The climate crisis, nowadays, is clearly impacting the Alpine arc causing an increasing scarcity of snowfall. The snow season is experiencing an estimated 26-36 days of decline, with a rise in snow elevation that nowadays is formalized as a difference in height of about 300 m.
Within this scenario, therefore, a new idea of the winter mountain is envisaged for the future, which, until now, has focused its strength on sports such as alpine skiing and therefore on the construction of ski lifts and slopes for the practice of this discipline.
Friuli-Venezia Giulia currently has six main ski centers: Tarvisio, Sella Nevea, Mount Zoncolan, Forni di Sopra, Sappada, and Piancavallo. Until a decade ago, and even more so in the 80s-90s, however, this small section of the Alpine arc counted more than 30 lifts over time.

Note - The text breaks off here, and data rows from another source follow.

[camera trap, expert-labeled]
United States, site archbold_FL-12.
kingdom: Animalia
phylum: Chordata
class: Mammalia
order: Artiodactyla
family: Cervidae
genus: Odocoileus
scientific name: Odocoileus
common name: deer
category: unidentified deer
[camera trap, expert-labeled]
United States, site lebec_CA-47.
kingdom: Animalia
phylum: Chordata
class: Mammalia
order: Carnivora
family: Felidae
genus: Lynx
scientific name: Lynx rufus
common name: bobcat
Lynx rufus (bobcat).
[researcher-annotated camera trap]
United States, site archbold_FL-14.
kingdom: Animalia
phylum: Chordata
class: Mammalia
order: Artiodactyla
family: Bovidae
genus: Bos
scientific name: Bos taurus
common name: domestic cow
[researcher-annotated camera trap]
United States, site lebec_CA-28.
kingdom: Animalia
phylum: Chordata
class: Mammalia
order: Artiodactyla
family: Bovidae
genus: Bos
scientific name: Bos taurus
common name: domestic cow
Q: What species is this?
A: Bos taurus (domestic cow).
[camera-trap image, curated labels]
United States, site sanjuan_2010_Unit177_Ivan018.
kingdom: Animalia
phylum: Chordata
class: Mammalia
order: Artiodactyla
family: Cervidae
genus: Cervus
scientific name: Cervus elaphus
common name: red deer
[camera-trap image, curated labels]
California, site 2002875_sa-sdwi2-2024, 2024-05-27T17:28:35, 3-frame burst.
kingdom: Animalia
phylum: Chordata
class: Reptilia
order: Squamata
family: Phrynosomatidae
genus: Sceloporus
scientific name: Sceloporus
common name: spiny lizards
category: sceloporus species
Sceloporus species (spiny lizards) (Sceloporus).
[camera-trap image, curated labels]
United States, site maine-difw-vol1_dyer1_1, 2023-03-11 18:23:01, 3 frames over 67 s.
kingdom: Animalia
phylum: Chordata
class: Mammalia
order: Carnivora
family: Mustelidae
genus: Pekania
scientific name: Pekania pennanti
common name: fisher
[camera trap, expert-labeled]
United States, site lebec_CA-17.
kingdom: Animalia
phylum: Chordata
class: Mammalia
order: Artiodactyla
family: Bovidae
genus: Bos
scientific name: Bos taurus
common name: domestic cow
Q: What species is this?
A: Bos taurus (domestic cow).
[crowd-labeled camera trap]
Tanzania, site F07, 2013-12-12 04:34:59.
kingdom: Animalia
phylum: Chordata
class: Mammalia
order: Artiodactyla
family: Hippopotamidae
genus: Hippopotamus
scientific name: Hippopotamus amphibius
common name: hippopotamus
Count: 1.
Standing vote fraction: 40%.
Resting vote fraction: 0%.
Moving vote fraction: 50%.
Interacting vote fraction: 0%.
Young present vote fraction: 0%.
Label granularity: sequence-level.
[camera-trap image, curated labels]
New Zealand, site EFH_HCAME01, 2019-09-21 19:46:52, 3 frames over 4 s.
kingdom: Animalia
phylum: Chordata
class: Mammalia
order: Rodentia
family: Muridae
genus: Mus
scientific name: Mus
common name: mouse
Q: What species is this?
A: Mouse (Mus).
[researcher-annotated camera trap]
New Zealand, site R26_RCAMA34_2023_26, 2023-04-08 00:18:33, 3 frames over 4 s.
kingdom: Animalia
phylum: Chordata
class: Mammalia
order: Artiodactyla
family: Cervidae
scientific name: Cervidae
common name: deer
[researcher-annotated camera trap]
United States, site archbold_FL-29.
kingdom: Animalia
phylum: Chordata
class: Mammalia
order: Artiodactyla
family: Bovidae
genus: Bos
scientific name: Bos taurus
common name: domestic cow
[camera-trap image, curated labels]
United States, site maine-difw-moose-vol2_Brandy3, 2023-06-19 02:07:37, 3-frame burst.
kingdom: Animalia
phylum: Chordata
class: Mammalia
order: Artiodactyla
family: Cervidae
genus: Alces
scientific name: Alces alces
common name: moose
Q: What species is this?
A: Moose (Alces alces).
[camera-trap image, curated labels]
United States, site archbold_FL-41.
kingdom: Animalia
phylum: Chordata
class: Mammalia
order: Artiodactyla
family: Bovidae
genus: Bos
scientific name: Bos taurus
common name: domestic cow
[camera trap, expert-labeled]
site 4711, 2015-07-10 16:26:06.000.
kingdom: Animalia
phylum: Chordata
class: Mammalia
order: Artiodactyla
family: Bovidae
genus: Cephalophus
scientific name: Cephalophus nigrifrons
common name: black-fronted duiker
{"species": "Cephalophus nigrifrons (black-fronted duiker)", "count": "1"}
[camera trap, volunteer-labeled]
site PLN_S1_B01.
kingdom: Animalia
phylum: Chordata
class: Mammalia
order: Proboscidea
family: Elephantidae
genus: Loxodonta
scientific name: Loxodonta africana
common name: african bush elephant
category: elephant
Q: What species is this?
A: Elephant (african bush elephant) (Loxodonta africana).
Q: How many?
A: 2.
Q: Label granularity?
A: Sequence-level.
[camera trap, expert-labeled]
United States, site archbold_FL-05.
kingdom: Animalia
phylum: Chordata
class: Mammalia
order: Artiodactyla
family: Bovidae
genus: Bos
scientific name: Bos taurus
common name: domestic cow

Due to the increasingly short winters and low snowfall, at the end of the facility’s life cycle, these small stations were closed one after the other. At present, there remain visible long scars on the slopes that were once slopes frequented by locals, and some of being are still visible as relics of modern archaeology the structures of ski lifts or chairlifts now out of use, all testifying to a way of experiencing the mountains that are changing and that in the near future is likely to disappear.
The aim of the project is to document what remains of this world, mixing in a visual narrative the images of the places, with those of those who helped keep them alive until their closure and their memory. In fact, archival photographs and historical technical papers testifying to the existence of the ropeways are also included in the narrative.